— Enunciado de la tarea —
Por favor, responde estas preguntas con base en el fragmento de texto que aparece más abajo:
1. ¿Con la ayuda de qué hay que atravesar ríos y montañas en Colombia?
2. ¿Cómo se califica al Estado?
3. ¿Qué número acompaña a "Pintado en la Pared"?

— Fragmento de texto —
━━━━

El mundo ha cambiado, es cierto. Cambios drásticos que vinieron acompañados de nuevos derechos, nuevos deberes y nuevas prohibiciones Nuestra generación aprendió a ser elástica ante tantas mutaciones. Pero, aun así, nuestro país, Colombia, ha cambiado poco. Podemos escribir otra columna inventariando las cosas que no han podido ser en este país en que todavía hay que atravesar ríos y montañas con la ayuda de lazos, canoas y caballos, en que las ciudades son grandes excrecencias de nuestra vida colectiva, en que la muerte violenta es asunto corriente, en que el Estado es una monstruosidad inepta. El mundo ha cambiado y no ha cambiado.

 

  

  

 

viernes, 4 de agosto de 2023

Pintado en la Pared No. 295

 

Malcolm Deas (1941-2023)

━━━━

— Entradas del conjunto de datos —
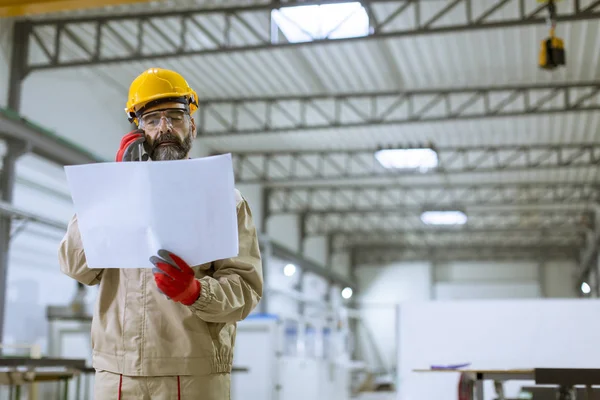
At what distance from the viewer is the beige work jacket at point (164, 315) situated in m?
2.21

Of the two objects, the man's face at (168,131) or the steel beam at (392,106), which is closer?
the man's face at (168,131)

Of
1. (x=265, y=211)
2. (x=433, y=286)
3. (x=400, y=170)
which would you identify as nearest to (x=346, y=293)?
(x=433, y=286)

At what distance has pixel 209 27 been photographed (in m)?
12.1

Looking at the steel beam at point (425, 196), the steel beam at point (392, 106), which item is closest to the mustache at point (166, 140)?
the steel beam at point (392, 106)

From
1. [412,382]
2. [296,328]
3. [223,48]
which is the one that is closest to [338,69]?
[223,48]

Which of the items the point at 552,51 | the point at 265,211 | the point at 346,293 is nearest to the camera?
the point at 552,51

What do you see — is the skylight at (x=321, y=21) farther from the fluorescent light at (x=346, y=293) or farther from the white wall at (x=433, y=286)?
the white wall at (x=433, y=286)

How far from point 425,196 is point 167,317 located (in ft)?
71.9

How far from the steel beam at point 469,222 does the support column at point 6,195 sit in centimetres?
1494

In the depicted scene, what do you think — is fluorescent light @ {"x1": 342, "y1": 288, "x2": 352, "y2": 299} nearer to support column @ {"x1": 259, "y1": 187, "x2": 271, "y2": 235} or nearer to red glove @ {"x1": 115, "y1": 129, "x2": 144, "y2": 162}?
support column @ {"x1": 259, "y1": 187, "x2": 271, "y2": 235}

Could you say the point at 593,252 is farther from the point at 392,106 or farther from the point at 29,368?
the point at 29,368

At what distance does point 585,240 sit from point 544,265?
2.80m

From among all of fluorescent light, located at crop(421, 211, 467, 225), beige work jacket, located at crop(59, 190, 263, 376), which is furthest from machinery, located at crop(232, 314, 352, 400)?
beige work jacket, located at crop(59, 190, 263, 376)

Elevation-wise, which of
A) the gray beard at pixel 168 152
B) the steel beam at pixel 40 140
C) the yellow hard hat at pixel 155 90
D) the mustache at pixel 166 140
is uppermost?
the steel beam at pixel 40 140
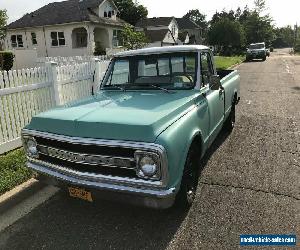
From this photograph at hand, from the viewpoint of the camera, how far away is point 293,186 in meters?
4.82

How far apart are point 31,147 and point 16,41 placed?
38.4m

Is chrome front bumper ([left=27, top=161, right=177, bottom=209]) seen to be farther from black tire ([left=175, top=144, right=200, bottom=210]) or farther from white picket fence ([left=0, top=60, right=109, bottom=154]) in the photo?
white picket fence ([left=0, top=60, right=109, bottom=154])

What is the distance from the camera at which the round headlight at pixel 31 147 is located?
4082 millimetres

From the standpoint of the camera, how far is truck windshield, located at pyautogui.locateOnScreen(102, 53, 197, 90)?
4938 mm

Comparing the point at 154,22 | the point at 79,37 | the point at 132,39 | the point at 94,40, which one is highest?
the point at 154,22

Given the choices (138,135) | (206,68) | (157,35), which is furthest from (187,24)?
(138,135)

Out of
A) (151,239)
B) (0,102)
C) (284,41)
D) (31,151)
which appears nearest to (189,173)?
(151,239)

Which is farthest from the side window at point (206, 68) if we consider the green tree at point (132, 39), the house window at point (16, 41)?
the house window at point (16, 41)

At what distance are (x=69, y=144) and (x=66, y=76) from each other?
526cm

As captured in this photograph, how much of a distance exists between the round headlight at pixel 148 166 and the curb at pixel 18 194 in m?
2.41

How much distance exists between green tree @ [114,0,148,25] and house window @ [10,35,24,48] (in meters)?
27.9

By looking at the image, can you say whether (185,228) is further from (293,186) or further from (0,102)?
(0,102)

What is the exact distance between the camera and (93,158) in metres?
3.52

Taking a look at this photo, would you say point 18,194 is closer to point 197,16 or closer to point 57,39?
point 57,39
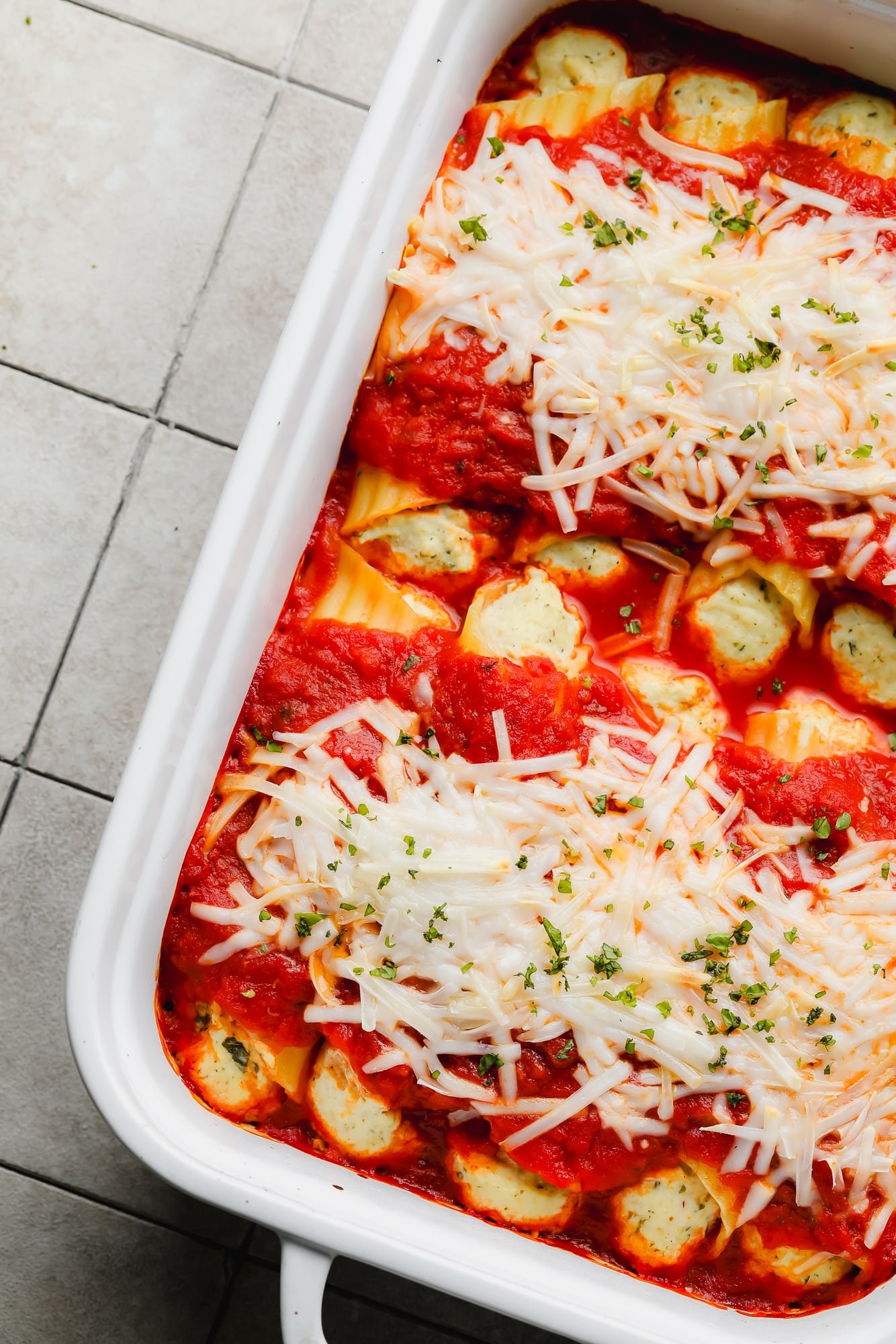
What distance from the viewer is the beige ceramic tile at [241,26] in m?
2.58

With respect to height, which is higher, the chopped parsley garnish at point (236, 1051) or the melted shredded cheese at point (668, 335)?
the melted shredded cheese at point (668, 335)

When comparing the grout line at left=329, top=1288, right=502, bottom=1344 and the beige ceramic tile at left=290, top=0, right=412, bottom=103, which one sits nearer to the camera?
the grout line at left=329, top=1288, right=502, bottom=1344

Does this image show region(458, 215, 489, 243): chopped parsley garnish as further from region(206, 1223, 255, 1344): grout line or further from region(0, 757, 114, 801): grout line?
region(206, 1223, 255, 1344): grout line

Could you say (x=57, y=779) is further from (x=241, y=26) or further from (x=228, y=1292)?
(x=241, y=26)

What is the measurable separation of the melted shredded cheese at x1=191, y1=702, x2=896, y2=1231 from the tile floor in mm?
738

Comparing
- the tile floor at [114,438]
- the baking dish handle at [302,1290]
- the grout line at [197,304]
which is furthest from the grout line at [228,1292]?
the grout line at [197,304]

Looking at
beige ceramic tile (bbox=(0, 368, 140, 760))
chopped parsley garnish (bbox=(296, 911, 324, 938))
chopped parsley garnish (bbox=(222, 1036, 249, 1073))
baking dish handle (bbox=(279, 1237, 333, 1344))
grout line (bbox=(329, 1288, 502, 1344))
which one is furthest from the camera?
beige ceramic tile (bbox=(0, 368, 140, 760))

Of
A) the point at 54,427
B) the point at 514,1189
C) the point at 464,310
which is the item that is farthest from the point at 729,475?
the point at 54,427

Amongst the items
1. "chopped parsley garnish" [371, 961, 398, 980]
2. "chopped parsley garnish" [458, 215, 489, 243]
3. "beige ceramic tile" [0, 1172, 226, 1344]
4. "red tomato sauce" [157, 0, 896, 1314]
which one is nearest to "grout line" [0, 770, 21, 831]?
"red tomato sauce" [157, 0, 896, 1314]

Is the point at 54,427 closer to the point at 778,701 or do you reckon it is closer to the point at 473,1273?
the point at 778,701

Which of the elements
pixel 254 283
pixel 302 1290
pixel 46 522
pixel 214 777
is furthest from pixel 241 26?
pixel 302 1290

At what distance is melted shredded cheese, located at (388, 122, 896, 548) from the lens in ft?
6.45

━━━━

— Respuesta de la tarea —
1. Con la ayuda de lazos, canoas y caballos.
2. Como una monstruosidad inepta.
3. El número 295.